Ephesians 2 tells the story of how two groups, Jews and Gentiles, because of the sacrificed flesh of Jesus, were brought together, making one where there was two, reconciling both to God for their good and His glory. The hostility between the two groups was obliterated on the cross, the wall of partition was broken down. This wonderful good news, this Gospel, meant for us Gentiles, those far off from the promises of God, were now in the fold and joint heirs with our brothers in Christ, brought near to His very bosom.
This glorious work dovetails nicely with John 17 and Jesus' prayer for unity. Not unity around earthly things, but unity in Christ. Today, at Chris's memorial service, I saw a beautiful tapestry unfold the likes of which I've not seen before. I stood in a Southern Baptist Church, worshiped with a lovely group of Christians who follow the traditions of Messianic Judaism (Christians who observe Jewish tradition and teachings), while we admired a casket built largely from old pews from a very conservative fundamental Baptist Church. It was as if Father was saying, "watch what I can make."
The service was one of the most beautiful I've ever seen. The name of the Lord was exalted, God on High was proclaimed, Jesus was heralded as our hope in times of mourning because we, as He will one day be resurrected and united to live with Him forever.

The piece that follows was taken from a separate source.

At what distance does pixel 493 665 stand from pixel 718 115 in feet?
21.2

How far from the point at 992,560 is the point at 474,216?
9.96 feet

I saw Jew and Gentile, young and old, Baptist and Messianic observers all worshiping the One True King. We wept with those who wept. We mourned with those who mourned, and we shared the hope we all have in Jesus. Who would have thought in tiny Martin's Mill, TX our sovereign Father would embroider such a wonderful work of art before our eyes.
At the close of the day we all placed a rock on the casket. There are many thoughts on the origin and meaning of this tradition, but today it was about the fact that Chris loved to hunt for rocks. That, coupled with a tradition we see in the Old Testament where the Israelites would pile up stones of remembrance for big events. They would place their Ebeneezer, or their stone of help, in places where God had brought them deliverance and protected them. The old hymn resounds as it pronounces, "Here I raise mine Ebeneezer, hitherby thy help, I've come." In 1 Samuel 7:12, Samuel placed an Ebeneezer saying, "hitherto hath the Lord helped us." Today, He truly helped us. Helped us to grieve, to mourn, and rejoice in the hope of the resurrection.
When the Israelites would pass by these stones, history tells us they would rehearse to the younglings stories of why the stones were there, of the strength of the Lord. Today's stones will be transplanted into a garden display for Felisha, Chris's wife. When their young unborn baby grows to run through the flowers and asks Felisha about the pile of stones, I'm sure she, and the rest of the family will sit and tell of Chris and how he was a stone of help from the Lord. Each stone a story. Each rock a remembrance of a life well-lived for the Lord.
Chris, you will be missed, but the testimony of how you impacted the lives of others was evident today as we filled the house to standing room only to honor you and to remember the grace and the blessing God had for us in knowing you. Rest in peace, my friend, His peace, His Shalom. Till we meet again.